_Written problem_
Switch every occurrence of "red stripe marking" to "red stripe marker" in the rows below and give all the rows back, otherwise unchanged. Leave the pictures out of your answer.

_Working data_
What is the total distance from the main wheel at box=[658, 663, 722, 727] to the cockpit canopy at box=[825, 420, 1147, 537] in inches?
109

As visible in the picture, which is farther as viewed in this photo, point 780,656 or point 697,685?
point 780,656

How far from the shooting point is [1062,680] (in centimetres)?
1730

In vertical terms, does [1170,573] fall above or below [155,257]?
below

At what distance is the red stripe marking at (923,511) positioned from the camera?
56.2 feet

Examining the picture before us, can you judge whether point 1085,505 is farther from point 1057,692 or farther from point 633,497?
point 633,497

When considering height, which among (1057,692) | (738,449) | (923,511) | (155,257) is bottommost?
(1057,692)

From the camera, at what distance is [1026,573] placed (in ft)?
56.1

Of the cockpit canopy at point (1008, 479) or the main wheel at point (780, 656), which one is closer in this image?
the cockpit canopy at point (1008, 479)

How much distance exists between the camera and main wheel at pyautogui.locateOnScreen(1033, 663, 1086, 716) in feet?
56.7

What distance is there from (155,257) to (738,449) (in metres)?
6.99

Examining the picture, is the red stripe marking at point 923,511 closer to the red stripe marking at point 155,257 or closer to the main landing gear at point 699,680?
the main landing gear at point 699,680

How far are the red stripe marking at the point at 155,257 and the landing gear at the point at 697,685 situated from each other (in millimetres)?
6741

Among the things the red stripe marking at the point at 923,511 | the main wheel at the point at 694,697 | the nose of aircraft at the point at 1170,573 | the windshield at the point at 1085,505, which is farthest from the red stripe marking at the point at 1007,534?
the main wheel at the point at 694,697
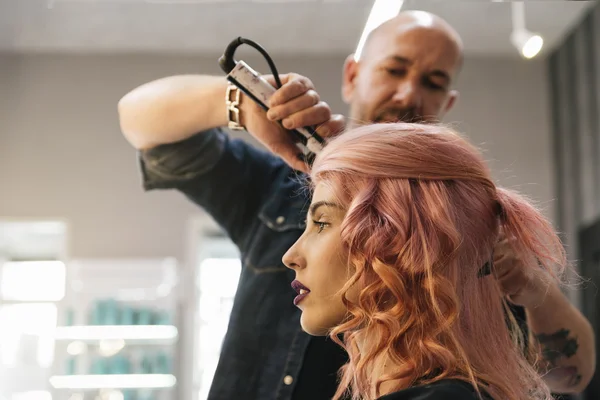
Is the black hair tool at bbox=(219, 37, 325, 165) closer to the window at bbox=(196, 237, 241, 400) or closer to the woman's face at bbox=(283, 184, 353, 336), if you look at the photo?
the woman's face at bbox=(283, 184, 353, 336)

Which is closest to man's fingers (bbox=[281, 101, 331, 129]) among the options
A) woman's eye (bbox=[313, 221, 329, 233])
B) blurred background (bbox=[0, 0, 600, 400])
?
woman's eye (bbox=[313, 221, 329, 233])

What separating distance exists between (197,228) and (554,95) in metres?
1.67

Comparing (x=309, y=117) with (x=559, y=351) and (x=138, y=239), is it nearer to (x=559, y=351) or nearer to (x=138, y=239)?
(x=559, y=351)

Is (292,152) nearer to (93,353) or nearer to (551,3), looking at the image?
(551,3)

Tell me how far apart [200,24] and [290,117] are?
0.36 metres

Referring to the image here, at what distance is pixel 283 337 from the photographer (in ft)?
3.32

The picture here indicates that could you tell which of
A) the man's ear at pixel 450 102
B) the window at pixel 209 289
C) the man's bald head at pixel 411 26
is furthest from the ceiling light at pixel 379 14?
the window at pixel 209 289

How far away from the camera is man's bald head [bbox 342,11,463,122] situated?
1.04 m

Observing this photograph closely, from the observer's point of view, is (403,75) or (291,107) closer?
(291,107)

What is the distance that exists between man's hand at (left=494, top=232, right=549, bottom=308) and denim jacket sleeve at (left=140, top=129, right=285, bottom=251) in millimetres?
357

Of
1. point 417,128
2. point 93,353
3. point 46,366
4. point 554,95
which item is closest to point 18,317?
point 46,366

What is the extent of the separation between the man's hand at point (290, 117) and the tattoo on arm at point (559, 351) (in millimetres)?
429

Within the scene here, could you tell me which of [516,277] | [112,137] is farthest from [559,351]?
[112,137]

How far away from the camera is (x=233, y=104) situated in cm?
95
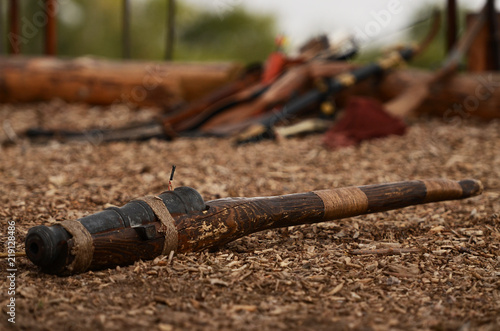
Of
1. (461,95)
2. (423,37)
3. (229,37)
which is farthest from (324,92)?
(229,37)

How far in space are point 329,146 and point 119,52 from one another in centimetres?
1108

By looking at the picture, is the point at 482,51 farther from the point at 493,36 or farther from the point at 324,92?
the point at 324,92

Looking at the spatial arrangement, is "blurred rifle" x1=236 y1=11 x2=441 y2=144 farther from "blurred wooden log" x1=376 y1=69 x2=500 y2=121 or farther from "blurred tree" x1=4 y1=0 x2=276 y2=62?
"blurred tree" x1=4 y1=0 x2=276 y2=62

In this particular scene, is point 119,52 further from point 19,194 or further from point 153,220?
point 153,220

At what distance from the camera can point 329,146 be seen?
17.3 feet

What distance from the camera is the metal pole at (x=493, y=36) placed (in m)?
6.75

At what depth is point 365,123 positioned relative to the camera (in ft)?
18.3

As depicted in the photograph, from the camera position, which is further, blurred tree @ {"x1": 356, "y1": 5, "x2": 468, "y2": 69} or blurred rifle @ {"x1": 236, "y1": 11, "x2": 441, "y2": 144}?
blurred tree @ {"x1": 356, "y1": 5, "x2": 468, "y2": 69}

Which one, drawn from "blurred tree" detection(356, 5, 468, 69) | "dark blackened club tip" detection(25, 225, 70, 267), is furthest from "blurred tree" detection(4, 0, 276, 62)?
"dark blackened club tip" detection(25, 225, 70, 267)

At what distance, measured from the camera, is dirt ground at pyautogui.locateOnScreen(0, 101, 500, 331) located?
76.6 inches

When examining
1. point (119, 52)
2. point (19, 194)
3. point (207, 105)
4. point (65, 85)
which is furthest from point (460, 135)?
point (119, 52)

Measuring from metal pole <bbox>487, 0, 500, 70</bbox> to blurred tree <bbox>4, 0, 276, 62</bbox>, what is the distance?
27.6ft

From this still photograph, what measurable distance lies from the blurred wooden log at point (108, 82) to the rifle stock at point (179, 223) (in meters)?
4.65

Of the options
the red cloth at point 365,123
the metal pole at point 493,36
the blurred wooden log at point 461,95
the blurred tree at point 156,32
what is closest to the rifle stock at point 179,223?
the red cloth at point 365,123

_Expected answer_
What is the total distance from the main wheel at box=[658, 663, 722, 727] to the cockpit canopy at box=[825, 420, 1147, 537] in inches?
109

As visible in the picture, which is farther as viewed in this photo, point 780,656 or point 697,685?
point 780,656

How far from the shooting point is [1062,680] (in centimetres)?
1730

In vertical terms, does [1170,573] fall above or below [155,257]?
below

At what distance is the red stripe marker at (923,511) positioned from the camera?
56.2 feet

Examining the picture before us, can you judge whether point 1085,505 is farther from point 1057,692 or farther from point 633,497?
point 633,497

When considering height, which among (1057,692) | (738,449) | (923,511) | (155,257) is bottommost?
(1057,692)

From the camera, at what distance is [1026,573] placed (in ft)?
56.1

Of the cockpit canopy at point (1008, 479) or the main wheel at point (780, 656), which one is closer in this image?
the cockpit canopy at point (1008, 479)

How much distance exists between the camera and main wheel at pyautogui.locateOnScreen(1033, 663, 1086, 716) in feet?
56.7

What distance is there from (155,257) to (738,449) (in metres)?
6.99

Examining the picture, is the red stripe marker at point 923,511 closer to the red stripe marker at point 155,257 or closer to the main landing gear at point 699,680?
the main landing gear at point 699,680

How far are the red stripe marker at the point at 155,257 and the landing gear at the point at 697,685 situated from each other (in millimetres)?
6741

Among the things the red stripe marker at the point at 923,511 | the main wheel at the point at 694,697 | the nose of aircraft at the point at 1170,573 | the windshield at the point at 1085,505, which is farthest from the red stripe marker at the point at 1007,534?
the main wheel at the point at 694,697
Is the black hair tool at bbox=(219, 37, 325, 165) closer to the window at bbox=(196, 237, 241, 400) or closer to the woman's face at bbox=(283, 184, 353, 336), if you look at the photo?
the woman's face at bbox=(283, 184, 353, 336)

Which is closest to man's fingers (bbox=[281, 101, 331, 129]) among the options
A) woman's eye (bbox=[313, 221, 329, 233])
B) blurred background (bbox=[0, 0, 600, 400])
?
woman's eye (bbox=[313, 221, 329, 233])

What separating distance exists between (197,228) and (554,95) in metres?
1.67

Comparing (x=309, y=117) with (x=559, y=351) and (x=138, y=239), is it nearer to (x=559, y=351) or nearer to (x=138, y=239)?
(x=559, y=351)

Is (292,152) nearer to (93,353) or nearer to (551,3), looking at the image?
(551,3)

Tell me how far apart [200,24] and [290,117] are?
0.36 metres

Referring to the image here, at what distance is pixel 283 337 from the photographer (in ft)?
3.32

The picture here indicates that could you tell which of
A) the man's ear at pixel 450 102
B) the window at pixel 209 289
C) the man's bald head at pixel 411 26
is furthest from the ceiling light at pixel 379 14?
the window at pixel 209 289

How far away from the camera is man's bald head [bbox 342,11,463,122] situated?
1.04 m

Observing this photograph closely, from the observer's point of view, is (403,75) or (291,107) closer?
(291,107)

What is the distance that exists between man's hand at (left=494, top=232, right=549, bottom=308) and denim jacket sleeve at (left=140, top=129, right=285, bottom=251) in millimetres?
357

Of
1. point 417,128
2. point 93,353
3. point 46,366
4. point 554,95
which item is closest to point 18,317?
point 46,366

What is the extent of the separation between the man's hand at point (290, 117) and the tattoo on arm at point (559, 351) (in millimetres)?
429

Within the scene here, could you tell me which of [516,277] | [112,137] is farthest from [559,351]?
[112,137]

How far away from the camera is (x=233, y=104) situated in cm?
95
Of
1. (461,95)
2. (423,37)
3. (229,37)
which is farthest from (324,92)?
(229,37)

How far in space are point 329,146 and point 119,52 from one another in centimetres?
1108

By looking at the picture, is the point at 482,51 farther from the point at 493,36 or farther from the point at 324,92?
the point at 324,92

Looking at the spatial arrangement, is "blurred rifle" x1=236 y1=11 x2=441 y2=144 farther from "blurred wooden log" x1=376 y1=69 x2=500 y2=121 or farther from "blurred tree" x1=4 y1=0 x2=276 y2=62?
"blurred tree" x1=4 y1=0 x2=276 y2=62

In this particular scene, is point 119,52 further from point 19,194 or further from point 153,220?
point 153,220

At what distance from the camera can point 329,146 be seen?
17.3 feet

What distance from the camera is the metal pole at (x=493, y=36) placed (in m)?
6.75

At what depth is point 365,123 positioned relative to the camera (in ft)?
18.3

As depicted in the photograph, from the camera position, which is further, blurred tree @ {"x1": 356, "y1": 5, "x2": 468, "y2": 69} or blurred rifle @ {"x1": 236, "y1": 11, "x2": 441, "y2": 144}?
blurred tree @ {"x1": 356, "y1": 5, "x2": 468, "y2": 69}

Which one, drawn from "blurred tree" detection(356, 5, 468, 69) | "dark blackened club tip" detection(25, 225, 70, 267), is furthest from "blurred tree" detection(4, 0, 276, 62)?
"dark blackened club tip" detection(25, 225, 70, 267)

At what distance, measured from the camera, is dirt ground at pyautogui.locateOnScreen(0, 101, 500, 331) located?
76.6 inches

When examining
1. point (119, 52)
2. point (19, 194)
3. point (207, 105)
4. point (65, 85)
which is furthest from point (460, 135)?
point (119, 52)

Measuring from metal pole <bbox>487, 0, 500, 70</bbox> to blurred tree <bbox>4, 0, 276, 62</bbox>, what is the distance?
27.6ft

From this still photograph, what measurable distance lies from the blurred wooden log at point (108, 82) to the rifle stock at point (179, 223) (in meters)?
4.65

Of the options
the red cloth at point 365,123
the metal pole at point 493,36
the blurred wooden log at point 461,95
the blurred tree at point 156,32
what is closest to the rifle stock at point 179,223?
the red cloth at point 365,123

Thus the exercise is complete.